Thursday, January 10, 2008

On Critical Infrastrucure: Think Downstream

A brief note on the new GAO report on maritime security, focusing on the potential for disasters affecting the maritime energy infrastructure - particularly terrorist attacks against oil and liquified natural gas (LNG) tankers.

Much of the effort is focused, appropriately, on prevention. Much of this work is the responsibility of agencies such as DHS, the Coast Guard, and port authorities.

But an attack on the energy infrastructure - especially the oil infrastructure - could have downstream economic effects that local authorities can and should be prepared for. GAO alludes to a general lack of preparedness regarding these effects:

Multiple attack response plans are in place to address an attack, but stakeholders face three main challenges in making them work.

First, plans for responding to a spill and to a terrorist threat are generally separate from each other, and ports have rarely exercised these plans simultaneously to see if they work effectively together.

Second, ports generally lack plans for dealing with economic issues, such as prioritizing the movement of vessels after a port reopens. The President’s maritime security strategy calls for such plans.

Third, some ports report difficulty in securing response resources to carry out planned actions. Federal port security grants have generally been directed at preventing attacks, not responding to them, but a more comprehensive risk-based approach is being developed.
The short-term consequences of an attack - say, a small boat attack against a supertanker at a U.S. port - would be confusing enough, with many, many potential players involved:
[A]t the national level, the National Response Plan lays out the broad parameters of the federal role, both in spill response (that is, taking steps to contain a spill and mitigate its environmental damage, regardless of how it occurred) and in terrorism response (that is, for the attack, taking security-related actions and conducting an investigation).

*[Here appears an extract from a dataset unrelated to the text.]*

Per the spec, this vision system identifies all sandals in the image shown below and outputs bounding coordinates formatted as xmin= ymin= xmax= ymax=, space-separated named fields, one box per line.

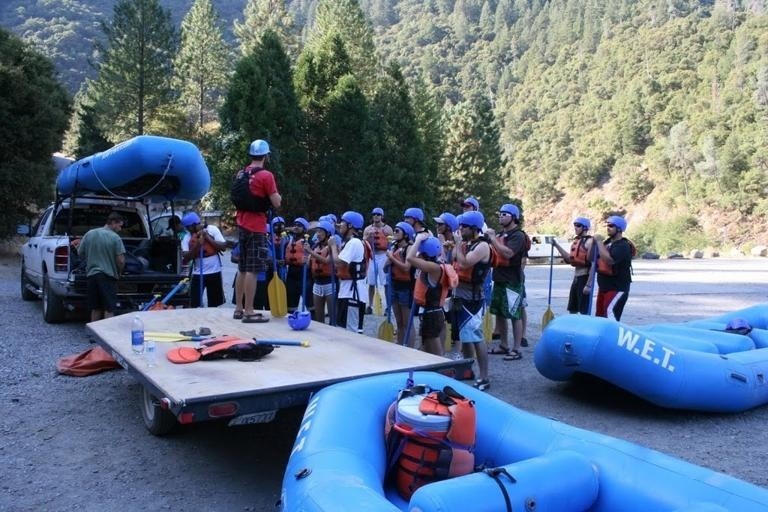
xmin=233 ymin=310 xmax=244 ymax=318
xmin=241 ymin=312 xmax=269 ymax=323
xmin=504 ymin=349 xmax=522 ymax=360
xmin=487 ymin=344 xmax=510 ymax=354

The plan designates the Coast Guard as the primary agency for spill response on water and the FBI as the primary agency for terrorism response, and it calls on the two agencies to coordinate their responses if the incident involves an attack on energy commodity tankers.

Other federal plans and agreements also come into play, each with information about coordinating responses among the various agencies involved or taking specific action. At the port level, under the Oil Pollution Act of 1990 and the Maritime Transportation Security Act of 2002, Coast Guard’s Captain of the Port is to establish separate plans for spill and terrorism responses, working with local agencies, which are subsequently approved by Coast Guard districts. For both types of response plans, the agencies may include port authorities, fire departments, and facilities in the port. Some stakeholders, such as private oil spill response organizations, participate only in spill response planning, while other stakeholders, such as police departments, participate mainly in terrorism response planning.
But then the longer-term economic consequences are worth considering. Local authorities should be prepared for a potential economic slow-down:
Finally, the economic consequences of a major attack could include a temporary price spike reflecting fears of further attacks, and supply disruptions associated with delays of shipments if major transit routes, key facilities, or key ports are closed.

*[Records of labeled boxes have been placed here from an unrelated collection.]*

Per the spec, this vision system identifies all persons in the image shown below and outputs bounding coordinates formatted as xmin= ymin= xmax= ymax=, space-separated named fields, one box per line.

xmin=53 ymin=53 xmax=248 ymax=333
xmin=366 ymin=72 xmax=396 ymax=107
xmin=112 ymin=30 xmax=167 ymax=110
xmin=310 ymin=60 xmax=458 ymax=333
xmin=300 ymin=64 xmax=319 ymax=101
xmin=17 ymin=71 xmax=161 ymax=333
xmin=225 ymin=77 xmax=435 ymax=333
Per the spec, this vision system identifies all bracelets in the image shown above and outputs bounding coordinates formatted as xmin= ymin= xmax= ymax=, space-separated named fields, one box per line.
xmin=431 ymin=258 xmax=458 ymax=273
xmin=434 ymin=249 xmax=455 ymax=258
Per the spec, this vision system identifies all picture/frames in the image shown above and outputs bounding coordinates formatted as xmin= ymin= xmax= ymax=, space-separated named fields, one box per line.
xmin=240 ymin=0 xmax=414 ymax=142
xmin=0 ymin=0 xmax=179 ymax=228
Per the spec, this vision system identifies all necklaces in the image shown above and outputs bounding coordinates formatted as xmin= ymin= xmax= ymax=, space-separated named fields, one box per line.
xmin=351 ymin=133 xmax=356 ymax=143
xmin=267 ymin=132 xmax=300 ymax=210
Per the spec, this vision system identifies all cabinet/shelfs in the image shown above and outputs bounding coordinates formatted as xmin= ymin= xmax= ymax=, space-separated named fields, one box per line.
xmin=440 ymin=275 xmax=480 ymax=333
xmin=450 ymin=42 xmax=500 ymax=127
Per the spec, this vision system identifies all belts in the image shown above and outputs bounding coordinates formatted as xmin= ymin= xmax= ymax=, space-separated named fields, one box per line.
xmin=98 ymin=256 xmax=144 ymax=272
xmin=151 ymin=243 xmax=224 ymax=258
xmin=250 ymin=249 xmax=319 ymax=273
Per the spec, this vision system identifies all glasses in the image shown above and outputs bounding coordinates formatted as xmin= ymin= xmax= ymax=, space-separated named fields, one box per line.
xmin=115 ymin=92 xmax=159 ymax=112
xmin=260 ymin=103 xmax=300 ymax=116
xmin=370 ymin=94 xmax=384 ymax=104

The loss of one cargo of an energy commodity might not have a significant, sustained price impact. However, if an attack results in port closures for multiple days or weeks, price responses and higher costs could mean losses in economic welfare to consumers, businesses, and government amounting to billions of dollars.
It's not just oil that we have to think about. If a port is closed or damaged, other commodities may not be able to enter, either.

The good news is that the U.S. has many ports, and for most commodities, other ports could pick up the slack. (Though this is not true for some shipments, as not all ports can handle the largest vessels, and not all ports can handle all types of commodities.) Especially in areas whose economic health is dependent on the inflow of goods to a given port or ports, these sorts of downstream effects should be considered part of the preparedness plan.